Перебивая один другого, заспорили, закричали близнецы Свищевы Ериферий и Елизарий.
— Возьму и подмахну! Подмахну, братан! — набрался смелости Елизарий.
Дрожащими пальцами он подписал заявление, тут же написанное по его просьбе Костей Недовитковым.
Тотчас же Ериферий, распихивая мужиков, тоже пробился к столу.
— Один раз умирать… — и, тоже малиновый от волнения, лег всей грудью на стол подписывать свой документ.
Следом за Свищевыми коротко и хмуро объявили о вступлении два брата Ляпуновы.

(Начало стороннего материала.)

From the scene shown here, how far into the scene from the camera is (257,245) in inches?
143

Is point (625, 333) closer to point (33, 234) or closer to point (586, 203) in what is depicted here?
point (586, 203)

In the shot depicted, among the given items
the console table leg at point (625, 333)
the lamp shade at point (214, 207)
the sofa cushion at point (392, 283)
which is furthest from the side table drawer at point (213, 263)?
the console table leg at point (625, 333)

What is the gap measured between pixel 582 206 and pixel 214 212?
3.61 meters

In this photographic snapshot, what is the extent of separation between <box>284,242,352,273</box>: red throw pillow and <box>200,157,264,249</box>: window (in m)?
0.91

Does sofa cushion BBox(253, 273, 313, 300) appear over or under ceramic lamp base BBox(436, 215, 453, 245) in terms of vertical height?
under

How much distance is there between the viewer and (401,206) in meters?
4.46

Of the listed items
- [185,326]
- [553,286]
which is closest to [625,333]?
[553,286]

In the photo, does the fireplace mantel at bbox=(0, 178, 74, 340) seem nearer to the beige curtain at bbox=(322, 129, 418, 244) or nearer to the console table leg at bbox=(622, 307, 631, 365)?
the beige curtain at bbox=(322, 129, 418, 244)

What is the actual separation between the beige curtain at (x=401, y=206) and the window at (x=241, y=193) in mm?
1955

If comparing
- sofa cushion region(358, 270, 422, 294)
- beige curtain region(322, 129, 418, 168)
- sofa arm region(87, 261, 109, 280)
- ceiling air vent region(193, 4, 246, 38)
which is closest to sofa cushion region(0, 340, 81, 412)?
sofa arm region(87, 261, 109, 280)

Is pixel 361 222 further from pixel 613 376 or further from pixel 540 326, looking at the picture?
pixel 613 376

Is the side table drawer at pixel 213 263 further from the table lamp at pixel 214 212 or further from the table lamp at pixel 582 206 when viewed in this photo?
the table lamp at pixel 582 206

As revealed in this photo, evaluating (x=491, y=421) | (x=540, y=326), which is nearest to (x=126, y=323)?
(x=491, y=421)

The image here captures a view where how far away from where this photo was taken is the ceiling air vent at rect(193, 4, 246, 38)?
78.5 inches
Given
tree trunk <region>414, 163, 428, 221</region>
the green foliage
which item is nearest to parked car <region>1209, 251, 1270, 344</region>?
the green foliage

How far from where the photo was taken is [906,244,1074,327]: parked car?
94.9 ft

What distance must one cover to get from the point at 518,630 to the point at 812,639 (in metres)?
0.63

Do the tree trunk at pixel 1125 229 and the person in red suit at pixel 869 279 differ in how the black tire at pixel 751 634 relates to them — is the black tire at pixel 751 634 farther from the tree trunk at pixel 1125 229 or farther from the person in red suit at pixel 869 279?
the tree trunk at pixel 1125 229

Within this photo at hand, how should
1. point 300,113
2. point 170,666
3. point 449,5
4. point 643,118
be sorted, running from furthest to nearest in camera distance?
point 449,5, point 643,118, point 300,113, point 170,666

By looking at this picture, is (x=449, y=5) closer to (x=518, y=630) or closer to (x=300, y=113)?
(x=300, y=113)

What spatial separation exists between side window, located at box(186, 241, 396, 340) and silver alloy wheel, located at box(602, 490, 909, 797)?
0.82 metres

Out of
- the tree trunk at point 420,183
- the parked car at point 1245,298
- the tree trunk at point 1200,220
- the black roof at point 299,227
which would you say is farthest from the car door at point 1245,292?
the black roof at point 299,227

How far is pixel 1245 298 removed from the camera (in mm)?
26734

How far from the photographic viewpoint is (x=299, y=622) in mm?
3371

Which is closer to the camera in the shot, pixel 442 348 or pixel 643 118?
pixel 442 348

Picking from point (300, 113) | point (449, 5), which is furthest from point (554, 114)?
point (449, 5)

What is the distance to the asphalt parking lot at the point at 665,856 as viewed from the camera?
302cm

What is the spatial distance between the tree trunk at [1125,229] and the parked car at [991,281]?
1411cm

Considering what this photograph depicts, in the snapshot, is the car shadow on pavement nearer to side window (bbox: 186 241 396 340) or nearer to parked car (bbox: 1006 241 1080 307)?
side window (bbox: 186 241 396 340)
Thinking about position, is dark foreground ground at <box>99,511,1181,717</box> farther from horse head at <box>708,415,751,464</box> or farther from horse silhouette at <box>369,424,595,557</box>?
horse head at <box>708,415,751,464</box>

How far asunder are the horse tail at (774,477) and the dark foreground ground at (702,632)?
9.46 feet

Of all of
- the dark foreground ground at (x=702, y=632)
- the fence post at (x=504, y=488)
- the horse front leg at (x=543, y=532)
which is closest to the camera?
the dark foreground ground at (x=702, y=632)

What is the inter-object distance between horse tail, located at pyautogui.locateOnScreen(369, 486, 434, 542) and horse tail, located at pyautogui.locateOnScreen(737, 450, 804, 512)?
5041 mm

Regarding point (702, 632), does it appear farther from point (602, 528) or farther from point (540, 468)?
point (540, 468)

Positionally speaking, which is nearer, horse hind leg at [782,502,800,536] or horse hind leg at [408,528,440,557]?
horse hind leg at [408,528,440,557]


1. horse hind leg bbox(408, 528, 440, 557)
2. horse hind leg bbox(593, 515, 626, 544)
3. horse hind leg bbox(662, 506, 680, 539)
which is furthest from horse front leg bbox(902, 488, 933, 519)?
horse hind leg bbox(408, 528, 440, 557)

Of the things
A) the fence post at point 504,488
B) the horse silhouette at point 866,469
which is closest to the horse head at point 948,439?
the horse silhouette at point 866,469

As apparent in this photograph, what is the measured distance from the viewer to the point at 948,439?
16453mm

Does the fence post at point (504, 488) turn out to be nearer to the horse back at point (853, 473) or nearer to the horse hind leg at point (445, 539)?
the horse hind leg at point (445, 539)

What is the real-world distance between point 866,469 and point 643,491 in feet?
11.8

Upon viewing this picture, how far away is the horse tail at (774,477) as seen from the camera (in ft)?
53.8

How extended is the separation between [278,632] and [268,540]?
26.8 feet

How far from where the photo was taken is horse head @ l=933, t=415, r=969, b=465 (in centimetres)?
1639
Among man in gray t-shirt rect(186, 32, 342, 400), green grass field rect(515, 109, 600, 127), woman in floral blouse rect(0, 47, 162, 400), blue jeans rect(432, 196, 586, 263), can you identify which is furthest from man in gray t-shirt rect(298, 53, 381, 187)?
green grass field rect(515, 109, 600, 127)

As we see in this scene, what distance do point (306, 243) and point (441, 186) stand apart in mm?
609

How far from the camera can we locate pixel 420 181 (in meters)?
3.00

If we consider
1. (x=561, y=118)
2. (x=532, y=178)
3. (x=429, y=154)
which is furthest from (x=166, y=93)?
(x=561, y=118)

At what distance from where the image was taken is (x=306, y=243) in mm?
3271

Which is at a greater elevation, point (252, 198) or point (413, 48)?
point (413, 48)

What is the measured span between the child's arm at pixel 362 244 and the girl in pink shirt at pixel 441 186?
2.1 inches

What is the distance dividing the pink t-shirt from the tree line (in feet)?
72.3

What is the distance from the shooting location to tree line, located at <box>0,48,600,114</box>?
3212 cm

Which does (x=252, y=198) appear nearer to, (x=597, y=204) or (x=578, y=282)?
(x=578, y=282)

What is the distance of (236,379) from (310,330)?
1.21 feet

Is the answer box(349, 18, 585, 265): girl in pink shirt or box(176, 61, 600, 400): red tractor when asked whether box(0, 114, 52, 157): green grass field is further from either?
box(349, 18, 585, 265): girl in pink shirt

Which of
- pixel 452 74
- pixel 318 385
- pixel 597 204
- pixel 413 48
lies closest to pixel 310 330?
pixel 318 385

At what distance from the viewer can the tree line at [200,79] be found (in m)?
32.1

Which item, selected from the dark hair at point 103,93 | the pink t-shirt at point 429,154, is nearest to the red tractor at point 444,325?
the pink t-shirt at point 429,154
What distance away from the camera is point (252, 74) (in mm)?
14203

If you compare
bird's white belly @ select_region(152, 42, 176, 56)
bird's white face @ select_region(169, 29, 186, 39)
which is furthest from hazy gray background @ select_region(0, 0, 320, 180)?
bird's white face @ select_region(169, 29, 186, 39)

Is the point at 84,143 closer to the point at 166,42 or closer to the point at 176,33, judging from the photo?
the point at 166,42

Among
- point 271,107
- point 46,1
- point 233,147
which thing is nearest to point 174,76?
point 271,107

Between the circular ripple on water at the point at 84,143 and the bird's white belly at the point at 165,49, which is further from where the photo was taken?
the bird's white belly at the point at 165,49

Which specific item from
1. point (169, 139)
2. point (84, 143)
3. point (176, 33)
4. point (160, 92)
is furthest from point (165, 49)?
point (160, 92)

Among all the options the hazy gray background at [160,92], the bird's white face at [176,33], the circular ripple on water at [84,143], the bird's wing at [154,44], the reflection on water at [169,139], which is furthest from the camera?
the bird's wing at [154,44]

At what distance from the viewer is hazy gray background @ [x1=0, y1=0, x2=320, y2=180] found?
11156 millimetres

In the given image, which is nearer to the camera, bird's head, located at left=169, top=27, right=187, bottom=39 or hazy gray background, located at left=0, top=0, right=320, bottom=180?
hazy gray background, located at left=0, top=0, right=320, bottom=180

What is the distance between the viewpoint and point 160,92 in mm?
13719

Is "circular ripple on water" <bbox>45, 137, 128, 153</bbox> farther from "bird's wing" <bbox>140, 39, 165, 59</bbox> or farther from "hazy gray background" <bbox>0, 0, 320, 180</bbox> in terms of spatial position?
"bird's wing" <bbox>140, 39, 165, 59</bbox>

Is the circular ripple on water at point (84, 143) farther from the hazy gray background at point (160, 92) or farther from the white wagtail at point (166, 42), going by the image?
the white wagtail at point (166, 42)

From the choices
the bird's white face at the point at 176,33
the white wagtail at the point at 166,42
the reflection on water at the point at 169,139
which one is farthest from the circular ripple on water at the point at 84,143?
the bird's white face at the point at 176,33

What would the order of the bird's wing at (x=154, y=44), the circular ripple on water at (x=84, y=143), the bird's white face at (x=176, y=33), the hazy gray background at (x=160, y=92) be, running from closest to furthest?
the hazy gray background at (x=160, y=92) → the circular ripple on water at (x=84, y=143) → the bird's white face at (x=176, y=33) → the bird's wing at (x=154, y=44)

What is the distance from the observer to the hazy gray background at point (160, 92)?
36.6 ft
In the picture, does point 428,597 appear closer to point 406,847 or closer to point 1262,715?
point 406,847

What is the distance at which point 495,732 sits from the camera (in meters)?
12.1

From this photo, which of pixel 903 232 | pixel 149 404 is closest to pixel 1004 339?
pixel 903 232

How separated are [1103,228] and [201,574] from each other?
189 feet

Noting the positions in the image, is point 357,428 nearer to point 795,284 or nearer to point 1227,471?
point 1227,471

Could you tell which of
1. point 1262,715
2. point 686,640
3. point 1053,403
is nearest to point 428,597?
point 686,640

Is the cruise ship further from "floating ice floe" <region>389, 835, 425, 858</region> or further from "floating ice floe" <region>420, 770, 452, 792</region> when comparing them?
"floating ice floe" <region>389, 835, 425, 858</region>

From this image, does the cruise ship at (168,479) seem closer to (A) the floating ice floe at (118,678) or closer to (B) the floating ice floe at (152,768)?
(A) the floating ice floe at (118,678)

Обругав все собрание, убежал домой Емельян Прокудкин. Вконец растерявшийся Фома Недовитков тоже начал пробираться к выходу, но его заметил Костя и толкнул Дмитрия.
— Улепетывает мой подшефный! — указал он на отца глазами.
— Ты куда? Куда ты? — остановил Недовиткова Седов.
Фома покорно вернулся, но на все уговоры Дмитрия и Герасима Андреича твердил одно:
— Погодите! До комбая погодите, мужики!
С потертыми заявлениями пробились к столу однорукий Кузьма Малафеев, опытный соболевщик, и с ним два его спутника по охотам — братья Бурнашевы. Подал заявление и редковолосый мужик с желтым и дряблым, бабьим лицом Никандр Краснозобов.
— Как налимы в мордочку, сами лезут, будьте вы прокляты! — Никанор Селезнев так хлопнул дверью, что зазвенели стекла.
С заседания расходились ночью.
Егор Егорыч вышел с младшим Селезневым, с обоими Федуловыми, с братьями Опояскиными и стариком Архипом Быковым.
Заседание потрясло Рыклина. Он сидел в дальнем углу, забытый всеми, молчал. Егор Егорыч давно ждал этого удара, и все-таки удар застал его врасплох. Умный, наблюдательный, он ясно видел, что начавшееся массовое движение в колхоз остановить нельзя, как не остановишь пущенный с горы камень.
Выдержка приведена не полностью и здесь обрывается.